For the full skincare framework — phasing, topical actives, lifestyle inputs, how KLOW integrates with a broader anti-aging approach — see the GLOW & KLOW Anti-Aging Protocol.
KLOW with Injury Anchor: 0.5 mg BPC-157 Daily
BPC-157 is the vascular-restoration and repair-cell anchoring peptide for tissue use². Target dose: 0.5 mg (500 mcg) BPC-157 per injection, daily, subcutaneous — near the injury site when practical.
With 10 mg BPC-157 in the vial and a 0.5 mg per-dose target, 2 mL BAC water gives you:
- Reconstitute with 2 mL BAC water → 0.1 mL (10 units) delivers 0.5 mg BPC-157
- If you have a larger vial, reconstitute with 4 mL → 0.2 mL (20 units) per dose, which also dilutes the higher GHK-Cu payload (2.5 mg) and reduces sting.
Injury — Per-dose payload: 2.5 mg GHK-Cu, 0.5 mg BPC-157, 0.5 mg TB-4, 0.5 mg KPV.
One 80 mg vial of KLOW lasts 20 daily doses at the 2 mL reconstitution.

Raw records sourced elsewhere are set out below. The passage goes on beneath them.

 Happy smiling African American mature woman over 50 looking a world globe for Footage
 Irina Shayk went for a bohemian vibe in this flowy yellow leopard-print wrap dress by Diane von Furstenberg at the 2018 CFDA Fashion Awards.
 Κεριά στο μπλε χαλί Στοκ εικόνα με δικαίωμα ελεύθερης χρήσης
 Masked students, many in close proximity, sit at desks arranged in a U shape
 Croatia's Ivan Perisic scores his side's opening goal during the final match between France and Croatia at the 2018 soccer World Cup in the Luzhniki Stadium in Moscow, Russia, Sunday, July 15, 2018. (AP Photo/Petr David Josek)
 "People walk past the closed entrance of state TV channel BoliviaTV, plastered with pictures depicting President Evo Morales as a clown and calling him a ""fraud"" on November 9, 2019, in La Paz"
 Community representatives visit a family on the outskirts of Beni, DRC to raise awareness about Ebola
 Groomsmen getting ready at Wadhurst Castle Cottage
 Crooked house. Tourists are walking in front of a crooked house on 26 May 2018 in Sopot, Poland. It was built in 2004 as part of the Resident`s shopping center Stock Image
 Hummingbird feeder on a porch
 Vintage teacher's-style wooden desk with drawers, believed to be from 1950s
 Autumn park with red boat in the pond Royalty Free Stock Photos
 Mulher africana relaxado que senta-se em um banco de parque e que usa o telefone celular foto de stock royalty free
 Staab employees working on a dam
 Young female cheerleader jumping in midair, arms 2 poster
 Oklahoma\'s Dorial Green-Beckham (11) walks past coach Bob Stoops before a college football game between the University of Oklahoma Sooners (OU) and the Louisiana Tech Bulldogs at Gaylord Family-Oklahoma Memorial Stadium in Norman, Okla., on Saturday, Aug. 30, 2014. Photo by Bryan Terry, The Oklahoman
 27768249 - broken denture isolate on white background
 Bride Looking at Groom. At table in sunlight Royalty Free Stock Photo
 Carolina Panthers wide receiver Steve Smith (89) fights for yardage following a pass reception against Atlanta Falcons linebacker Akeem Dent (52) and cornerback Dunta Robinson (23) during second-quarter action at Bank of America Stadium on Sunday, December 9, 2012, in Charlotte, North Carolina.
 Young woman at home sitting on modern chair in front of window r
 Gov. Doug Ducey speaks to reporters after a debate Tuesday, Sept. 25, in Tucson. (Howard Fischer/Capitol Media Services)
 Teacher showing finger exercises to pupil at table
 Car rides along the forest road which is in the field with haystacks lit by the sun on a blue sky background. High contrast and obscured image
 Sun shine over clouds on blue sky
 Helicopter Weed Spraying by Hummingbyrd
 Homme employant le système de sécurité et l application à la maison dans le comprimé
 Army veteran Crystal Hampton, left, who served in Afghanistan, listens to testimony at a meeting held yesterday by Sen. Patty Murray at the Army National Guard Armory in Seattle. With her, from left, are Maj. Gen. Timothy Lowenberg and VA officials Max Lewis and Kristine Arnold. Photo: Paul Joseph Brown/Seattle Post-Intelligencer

TB-4 only mobilizes repair cells once it reaches a threshold concentration inside the cell — it needs a bolus, not a daily drip (concentration-dependent mechanism³). At 0.5 mg per dose, TB-4 doesn't reach that threshold. BPC-157 and KPV are in-range at the 0.5 mg anchor; TB-4 isn't. Raising KLOW's dose to saturate TB-4 would overdose GHK-Cu.
The fix: add a full-length TB-4 bolus at 2–4 mg, 2–3× weekly, injected near the injury site, alongside daily KLOW. The bolus closes the saturation gap without disturbing KLOW's convenience, and leaves the GHK-Cu / BPC-157 / KPV contributions intact.
Front-load at three injections per week during weeks 1–4, taper to two per week during weeks 5–8. TB-500 (the 17–23 fragment, sold separately) is an acceptable substitute when full-length isn't available, but labels blur the two routinely⁷ — verify what's actually in the vial. The Ac-SDKP anti-fibrotic action⁴ that produces functional rather than rope-like tissue runs through full-length, not the fragment.
Neither TB-4 nor BPC-157 "stays local" — both enter systemic circulation within minutes — but first-pass tissue concentration is higher at the injection site before systemic dilution⁷, which matters disproportionately for TB-4's concentration-dependent mechanism. See Where to Inject Peptides for the full anatomical breakdown.
Standard cycle: 8–12 weeks active, then 4–8 weeks off, with the same three-phase frequency taper (daily wks 1–4 → 5×/week wks 5–8 → 2–3× weekly wks 9+). Expect inflammation reduction by week 2, functional improvement by week 4–6, structural progress through week 12.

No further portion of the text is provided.